The infrastructure and applications deployed using the ACP are Interoperable, Autonomic and Distributed Intelligent Systems that continuously learn, evolve, and optimize for increased efficiency through situational awareness and contextual adaptation. The ACP includes the MAPE-K Reference Model – Monitor, Analyze, Plan, Execute, and Knowledge, an Agentic AI control-loop that enables the ACP Agents to act autonomously by using a combination of Large Language Models, toolsets and orchestration that transforms cloud infrastructure, applications and solutions into self-manageable Autonomic Systems.

Autonomic Computing Paradigm Concept

Autonomic computing is one of the building blocks of pervasive computing, an anticipated future computing model in which tiny – even invisible – computers will be all around us, communicating through increasingly interconnected networks. Our frameworks and platforms enable Autonomic Computing through features like Self-Configure, Self-Heal, Self-Optimize and Self-Protect the system.

The benefits include reduction in operations and maintenance costs, Total Cost of Ownership and improvement in the overall security posture and operational resilience of systems. The system will

  • Know itself in terms of what resources it has access to, what its capabilities and limitations are and how and why it is connected to other systems
  • Be able to automatically configure and reconfigure itself depending on the changing computing environment
  • Be able to optimize its performance to ensure the most efficient computing process
  • Be able to work around encountered problems by either repairing itself or routing functions away from the trouble
  • Detect, identify and protect itself against various types of attacks to maintain overall system security and integrity
  • Adapt to its environment as it changes, interacting with neighboring systems and establishing communication protocols
  • Rely on open standards and anticipate the demand on its resources while staying transparent to users

Every autonomic system should be able to exhibit a minimum set of properties to achieve its purpose:

  1. Automatic: This essentially means being able to self-control its internal functions and operations. As such, an autonomic system must be self-contained and able to start-up and operate without any manual intervention or external help. Again, the knowledge required to bootstrap the system (Know-how) must be inherent to the system.

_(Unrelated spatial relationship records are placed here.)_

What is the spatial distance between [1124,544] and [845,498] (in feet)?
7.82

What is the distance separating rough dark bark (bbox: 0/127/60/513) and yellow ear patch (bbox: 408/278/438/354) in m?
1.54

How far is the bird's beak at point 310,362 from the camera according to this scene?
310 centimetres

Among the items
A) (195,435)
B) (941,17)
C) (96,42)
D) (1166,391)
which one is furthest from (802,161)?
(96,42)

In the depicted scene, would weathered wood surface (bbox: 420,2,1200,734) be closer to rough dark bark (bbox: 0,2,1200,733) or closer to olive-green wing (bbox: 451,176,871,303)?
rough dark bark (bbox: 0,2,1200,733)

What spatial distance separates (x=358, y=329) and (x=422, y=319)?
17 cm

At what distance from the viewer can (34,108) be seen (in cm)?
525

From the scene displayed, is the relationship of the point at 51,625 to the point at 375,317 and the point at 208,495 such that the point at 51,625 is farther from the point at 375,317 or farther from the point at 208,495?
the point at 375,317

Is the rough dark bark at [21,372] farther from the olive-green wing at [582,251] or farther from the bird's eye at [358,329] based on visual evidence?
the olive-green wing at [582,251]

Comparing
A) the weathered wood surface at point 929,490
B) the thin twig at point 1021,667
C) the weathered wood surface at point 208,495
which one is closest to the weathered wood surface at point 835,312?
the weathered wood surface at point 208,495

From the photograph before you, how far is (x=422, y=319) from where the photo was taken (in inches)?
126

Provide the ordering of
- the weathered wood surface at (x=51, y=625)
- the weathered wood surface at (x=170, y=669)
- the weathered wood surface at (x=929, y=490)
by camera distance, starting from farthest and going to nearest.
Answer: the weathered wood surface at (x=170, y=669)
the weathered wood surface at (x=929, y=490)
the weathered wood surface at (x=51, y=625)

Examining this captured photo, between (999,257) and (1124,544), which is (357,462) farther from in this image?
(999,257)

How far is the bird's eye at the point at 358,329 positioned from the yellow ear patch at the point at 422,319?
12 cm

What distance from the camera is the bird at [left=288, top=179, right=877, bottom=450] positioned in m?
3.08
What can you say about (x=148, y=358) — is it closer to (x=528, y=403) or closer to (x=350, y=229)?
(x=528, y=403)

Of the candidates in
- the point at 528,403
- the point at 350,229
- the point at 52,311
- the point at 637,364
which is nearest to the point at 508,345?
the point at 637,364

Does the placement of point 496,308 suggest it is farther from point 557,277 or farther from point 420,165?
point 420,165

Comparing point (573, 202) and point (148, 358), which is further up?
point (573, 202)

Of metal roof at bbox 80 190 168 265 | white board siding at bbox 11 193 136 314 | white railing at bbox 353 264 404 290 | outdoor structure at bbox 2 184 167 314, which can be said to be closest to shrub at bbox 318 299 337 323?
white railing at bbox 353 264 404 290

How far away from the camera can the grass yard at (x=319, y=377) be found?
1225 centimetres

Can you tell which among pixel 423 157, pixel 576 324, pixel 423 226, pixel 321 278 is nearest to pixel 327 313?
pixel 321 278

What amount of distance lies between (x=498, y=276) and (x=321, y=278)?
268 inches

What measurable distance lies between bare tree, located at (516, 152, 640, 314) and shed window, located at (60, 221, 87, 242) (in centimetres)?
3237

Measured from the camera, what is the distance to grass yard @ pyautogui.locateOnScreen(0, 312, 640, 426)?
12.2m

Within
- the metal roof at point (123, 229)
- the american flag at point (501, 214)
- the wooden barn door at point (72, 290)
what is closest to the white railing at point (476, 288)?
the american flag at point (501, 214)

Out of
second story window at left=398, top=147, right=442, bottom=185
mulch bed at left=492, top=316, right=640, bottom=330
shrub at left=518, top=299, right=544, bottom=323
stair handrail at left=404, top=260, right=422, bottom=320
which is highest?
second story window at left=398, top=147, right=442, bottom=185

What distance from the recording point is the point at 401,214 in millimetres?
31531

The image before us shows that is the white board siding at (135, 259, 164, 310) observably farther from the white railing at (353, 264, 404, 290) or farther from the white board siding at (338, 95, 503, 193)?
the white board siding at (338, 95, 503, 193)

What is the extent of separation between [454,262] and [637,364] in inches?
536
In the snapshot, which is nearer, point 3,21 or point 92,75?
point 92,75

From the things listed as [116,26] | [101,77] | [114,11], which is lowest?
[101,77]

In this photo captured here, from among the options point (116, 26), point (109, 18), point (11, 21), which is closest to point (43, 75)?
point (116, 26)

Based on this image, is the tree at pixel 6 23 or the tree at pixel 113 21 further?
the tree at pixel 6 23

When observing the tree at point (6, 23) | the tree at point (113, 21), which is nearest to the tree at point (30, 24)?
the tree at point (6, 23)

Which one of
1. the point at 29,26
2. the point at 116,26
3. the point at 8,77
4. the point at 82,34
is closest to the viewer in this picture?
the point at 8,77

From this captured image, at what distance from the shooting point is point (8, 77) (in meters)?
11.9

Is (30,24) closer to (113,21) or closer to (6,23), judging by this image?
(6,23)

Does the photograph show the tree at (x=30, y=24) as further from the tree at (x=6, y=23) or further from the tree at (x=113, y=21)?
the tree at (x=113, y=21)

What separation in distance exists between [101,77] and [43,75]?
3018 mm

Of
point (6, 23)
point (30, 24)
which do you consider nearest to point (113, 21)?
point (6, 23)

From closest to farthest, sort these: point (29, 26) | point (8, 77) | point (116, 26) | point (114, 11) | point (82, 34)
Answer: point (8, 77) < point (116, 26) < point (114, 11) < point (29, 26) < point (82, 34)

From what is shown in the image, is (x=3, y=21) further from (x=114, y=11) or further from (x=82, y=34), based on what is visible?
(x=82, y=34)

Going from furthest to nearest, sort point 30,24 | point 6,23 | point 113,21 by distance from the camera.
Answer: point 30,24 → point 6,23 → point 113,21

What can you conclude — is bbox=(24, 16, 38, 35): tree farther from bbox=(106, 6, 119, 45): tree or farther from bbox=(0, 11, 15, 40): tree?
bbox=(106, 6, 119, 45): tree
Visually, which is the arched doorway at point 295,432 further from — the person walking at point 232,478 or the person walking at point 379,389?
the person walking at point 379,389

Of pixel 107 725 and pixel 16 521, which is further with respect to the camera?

  2. Adaptive: An autonomic system must be able to change its operation (i.e., its configuration, state and functions). This will allow the system to cope with temporal and spatial changes in its operational context either long term (environment customization/optimization) or short term (exceptional conditions such as malicious attacks, faults, etc.).

  3. Aware: An autonomic system must be able to monitor (sense) its operational context as well as its internal state in order to be able to assess if its current operation serves its purpose. Awareness will control adaptation of its operational behavior in response to context or state changes.